*WHAT IS BEING ASKED*. Exact wording is needed for every line from the one holding "Lancome. Tobin Parnes" to the end of the records below; write those lines out and omit the pictures.

Records from a data source
━━━━

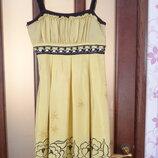 Нарядное лёгкое платье сарафан с вышивкой.Размер 44-46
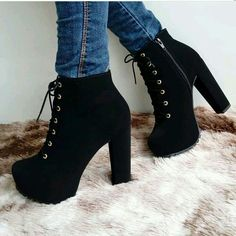 Girls Fashion Clothes, Teen Fashion Outfits, Mode Outfits, Fashion Heels, Fashion Boots, Sneakers Fashion, Cute Shoes Heels, Shoe Boots, Platform Ankle Boots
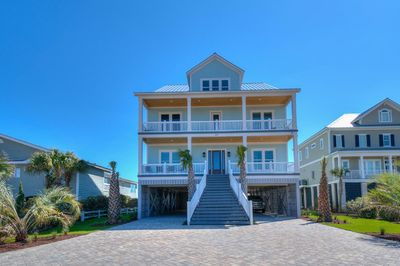 Beautiful Ocean Front home in Cherry Grove beach.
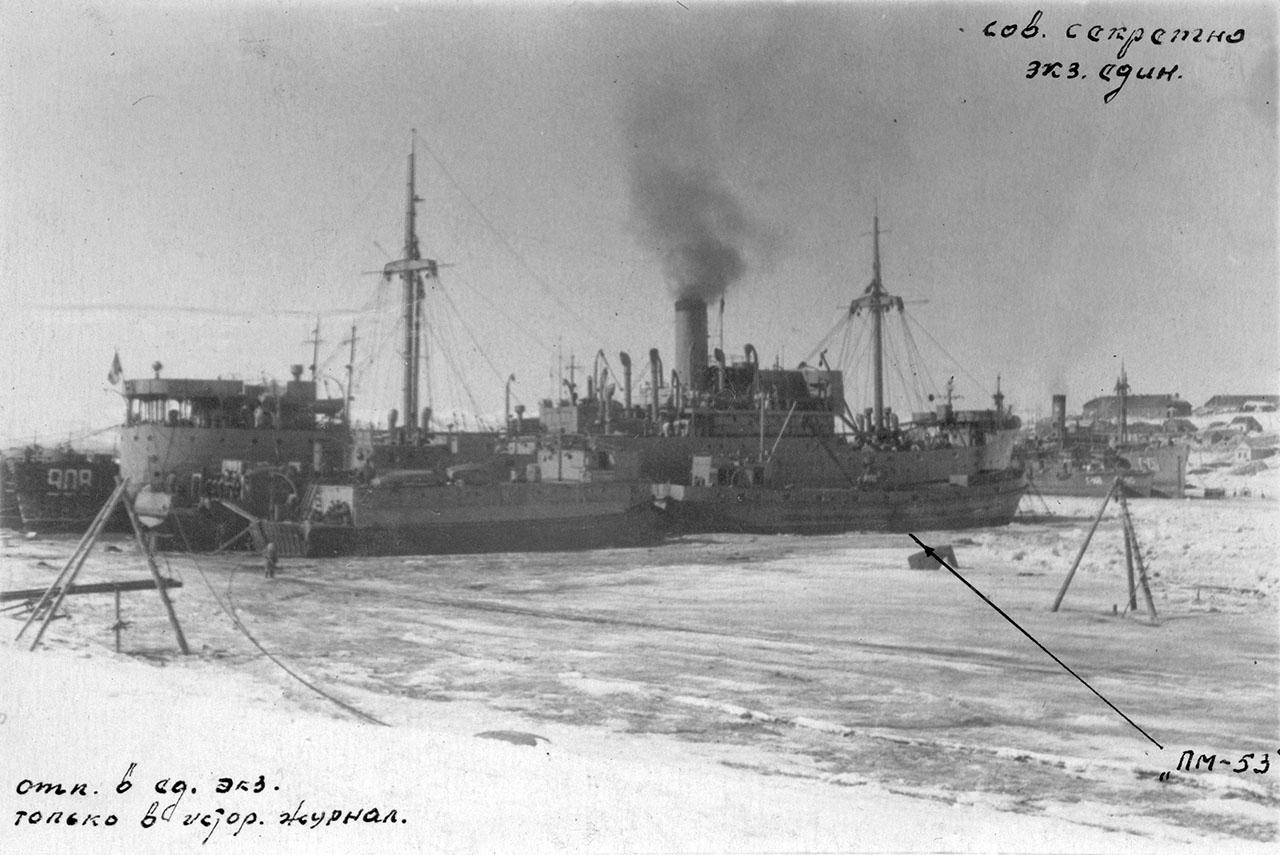 Плавбаза торпедных катеров «Север». Март 1954 года.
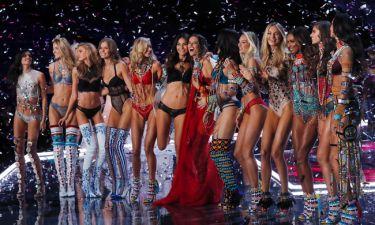 Το λαμπερό show της Victoria's Secret στην Σανγκάη και τα... αγγελάκια που έκλεψαν την παράσταση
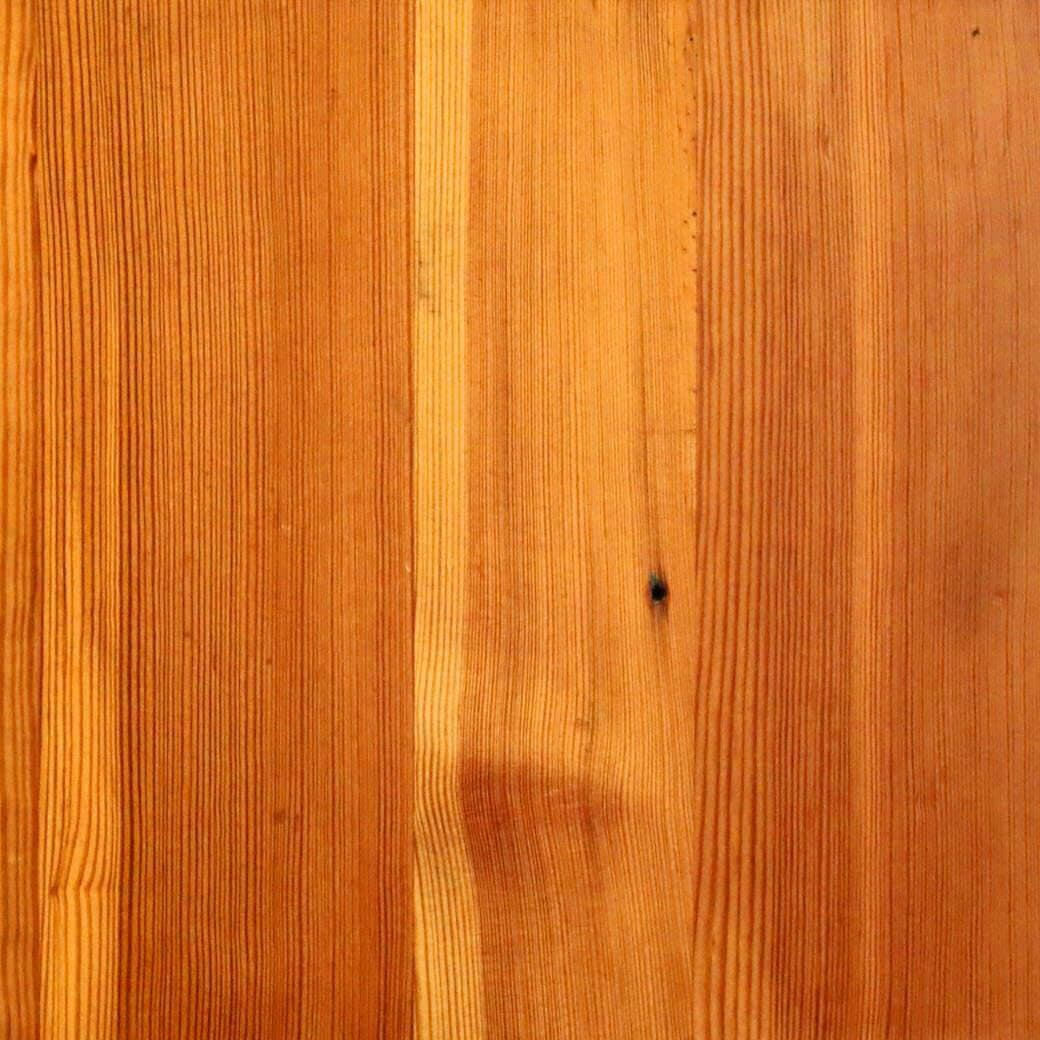Vertical grain heart pine flooring swatch.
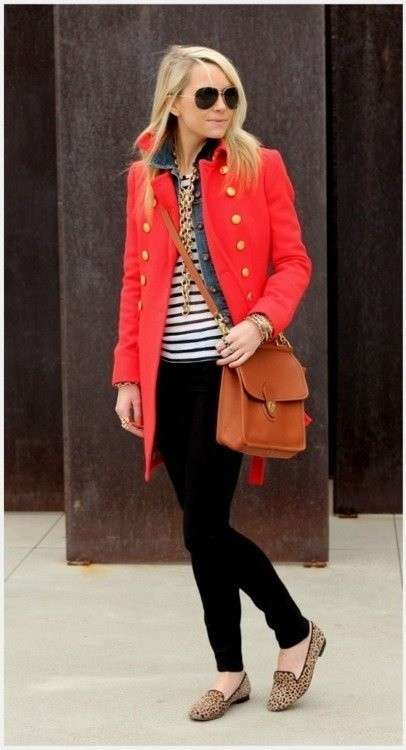 Trench rosso e slippers leopardate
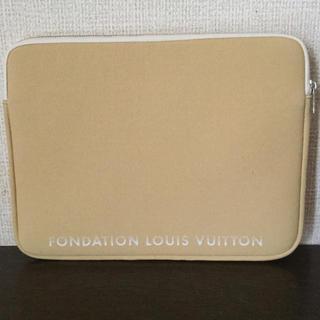 ルイヴィトン(LOUIS VUITTON)の新品!パリ限定!ルイヴィトン美術館 PCケース クラッチバッグ(モバイルケース/カバー)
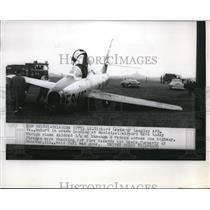 1955 Press Photo Lt. Richard Lewis of Langel AFB Crash Landed and emerged unhurt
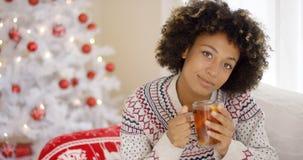 Jovem mulher pensativa que bebe uma caneca de chá imagens de stock royalty free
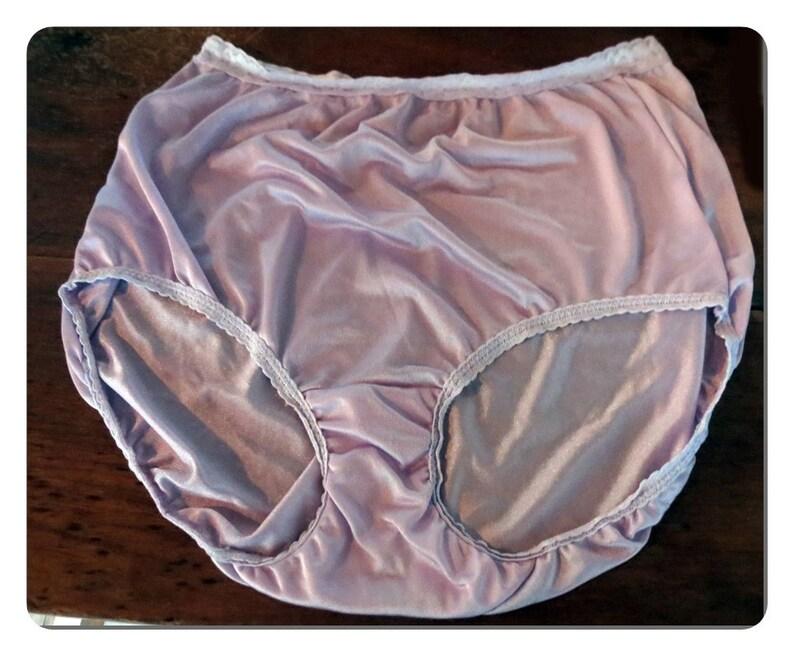 3b2d33790 Mauve Haines Vintage Nylon Panties Size 9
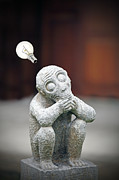 Brown Head Sculpture Prints - The thinker revisited. Print by Gwoeii Ho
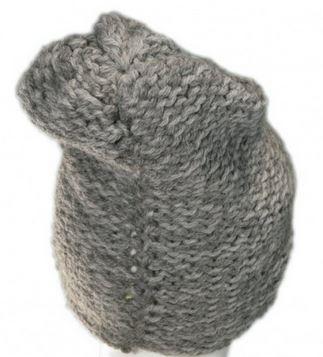 Producent maszyn dla przemysłu odzieżowego: czapki, szaliki, swetry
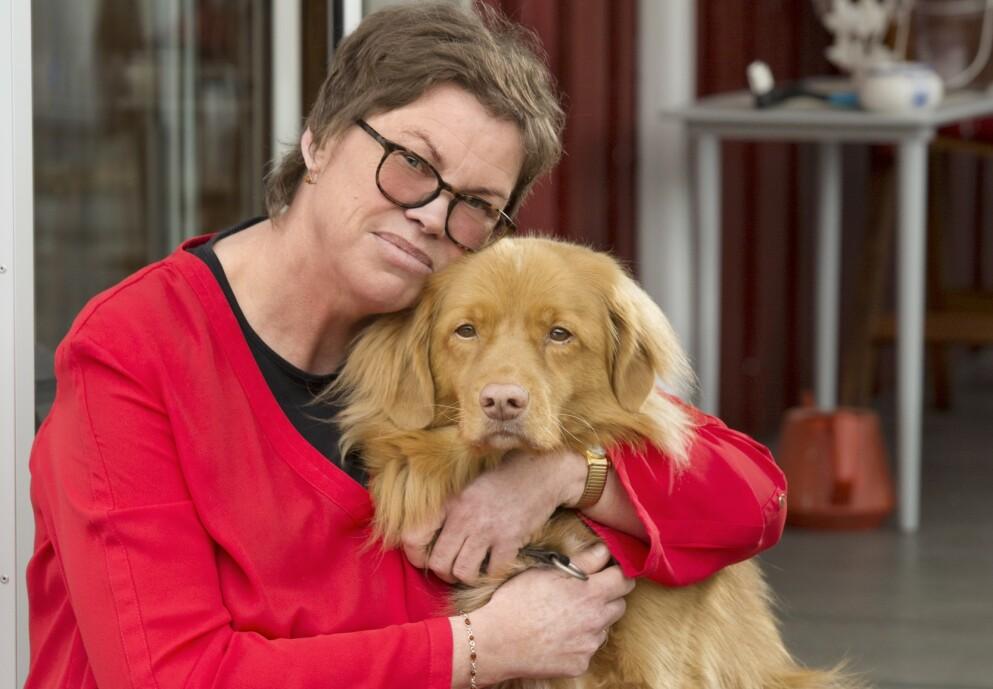 UFORBEREDT: – Jeg har aldri hatt psykiske problemer, og derfor var jeg helt uforberedt på at jeg skulle bli mentalt syk, sier Solvår. Hunden Buster har vært en god venn. – Han er en god terapeut. Foto: Ellen Jarli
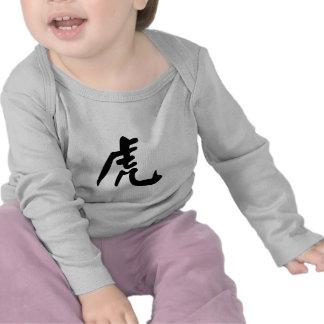Muestra china del zodiaco del tigre camisetas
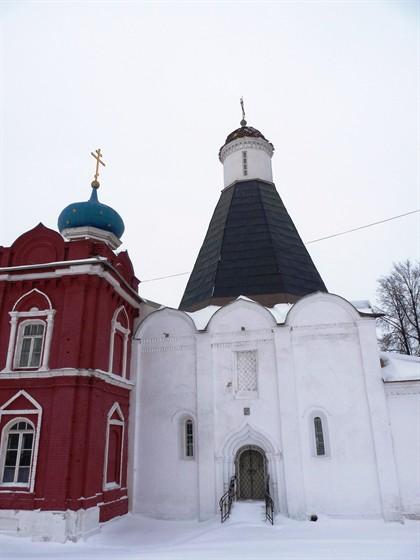 Фото церковь Успения Пресвятой Богородицы в Брусенском монастыре
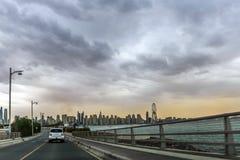 Überraschende Ansicht von Jumeirah Beach Residence und von Wohn- und des Geschäfts Skylinen Dubais Marina Waterfront Skyscraper,  lizenzfreie stockbilder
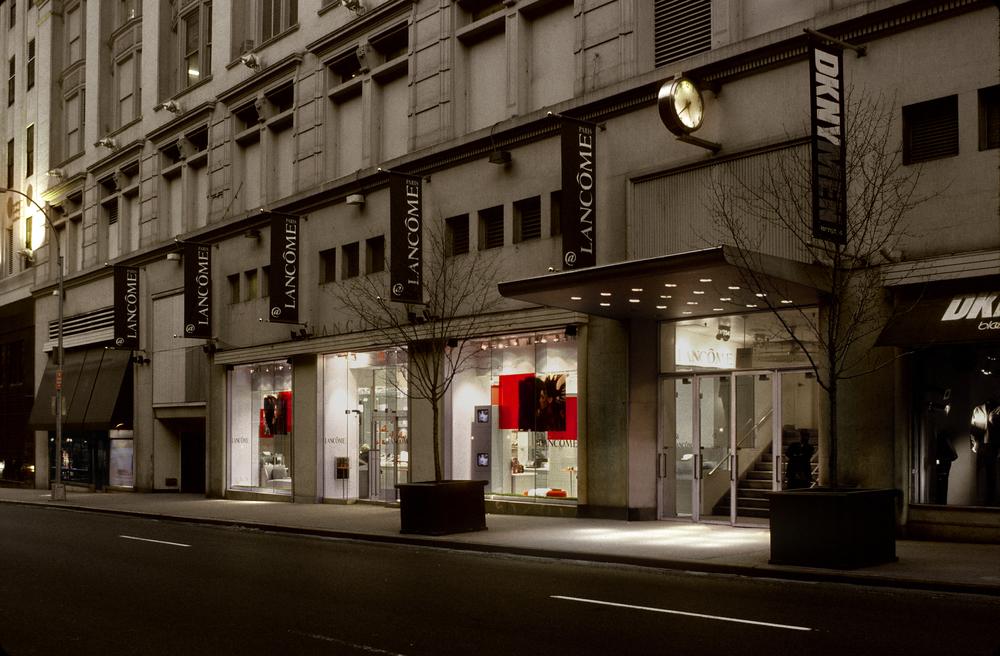 Lancome. Tobin Parnes Design. NY. Retail Design. Exterior.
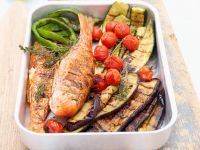 Meeräsche mit Gemüse vom Grill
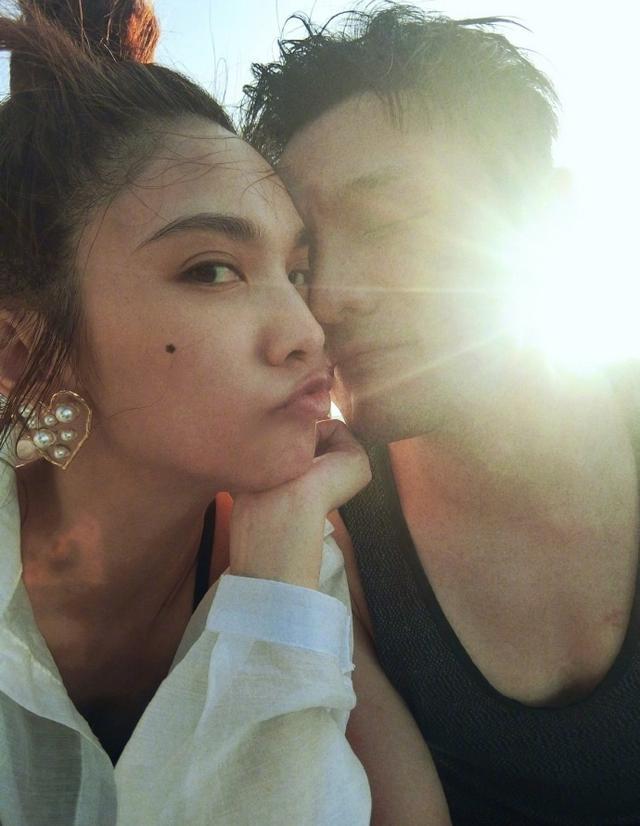 杨丞琳被求婚成功,初恋男友黄鸿升送祝福,Ella赞李荣浩浪漫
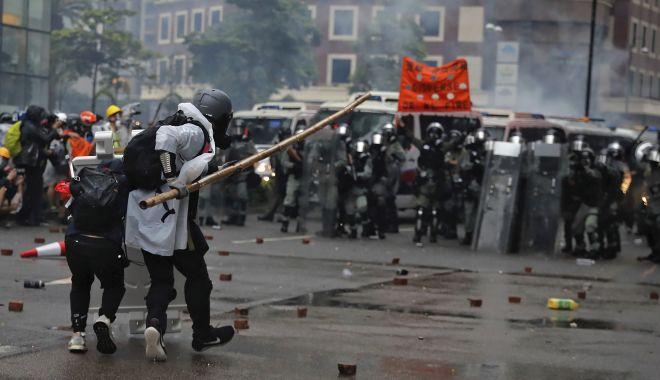 Oamenii își cer drepturile în stradă! Proteste de amploare la Hong Kong - oameniiisicerdrepturile-1575832693.jpg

━━━━

*SOLUTION FOR THIS TASK*.
 Lancome. Tobin Parnes Design. NY. Retail Design. Exterior.
 Meeräsche mit Gemüse vom Grill
 杨丞琳被求婚成功,初恋男友黄鸿升送祝福,Ella赞李荣浩浪漫
 Oamenii își cer drepturile în stradă! Proteste de amploare la Hong Kong - oameniiisicerdrepturile-1575832693.jpg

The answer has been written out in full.